Scene question listing
----
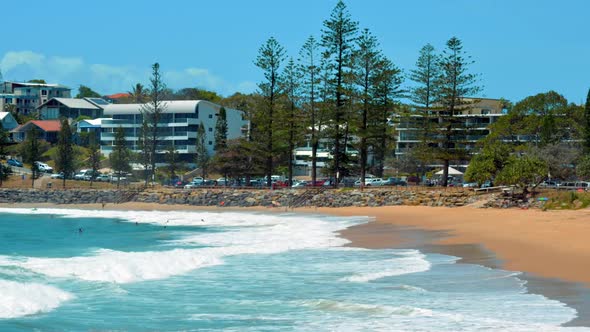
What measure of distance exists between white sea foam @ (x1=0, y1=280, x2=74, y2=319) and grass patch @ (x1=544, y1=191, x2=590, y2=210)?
27.1 metres

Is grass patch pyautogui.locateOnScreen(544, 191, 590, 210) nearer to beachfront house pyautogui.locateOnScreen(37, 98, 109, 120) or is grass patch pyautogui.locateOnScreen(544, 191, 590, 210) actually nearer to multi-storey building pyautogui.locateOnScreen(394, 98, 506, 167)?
multi-storey building pyautogui.locateOnScreen(394, 98, 506, 167)

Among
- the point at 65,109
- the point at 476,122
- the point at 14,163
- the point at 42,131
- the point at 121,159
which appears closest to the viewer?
the point at 121,159

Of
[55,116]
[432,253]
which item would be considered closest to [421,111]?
[432,253]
----
Please rewrite the lines from the one containing "98, 506, 167)?" through the end of the listing, replacing "grass patch" with "patch of lawn" and leaving everything else unchanged.

Is patch of lawn pyautogui.locateOnScreen(544, 191, 590, 210) nearer to beachfront house pyautogui.locateOnScreen(37, 98, 109, 120) or is patch of lawn pyautogui.locateOnScreen(544, 191, 590, 210) actually nearer to multi-storey building pyautogui.locateOnScreen(394, 98, 506, 167)?
multi-storey building pyautogui.locateOnScreen(394, 98, 506, 167)

Among
- the point at 65,109
- the point at 476,122
- the point at 14,163
- the point at 42,131
- the point at 121,159
which appears closest to the viewer?
the point at 121,159

Of
[55,116]
[432,253]
which item would be considered closest to [421,111]?
[432,253]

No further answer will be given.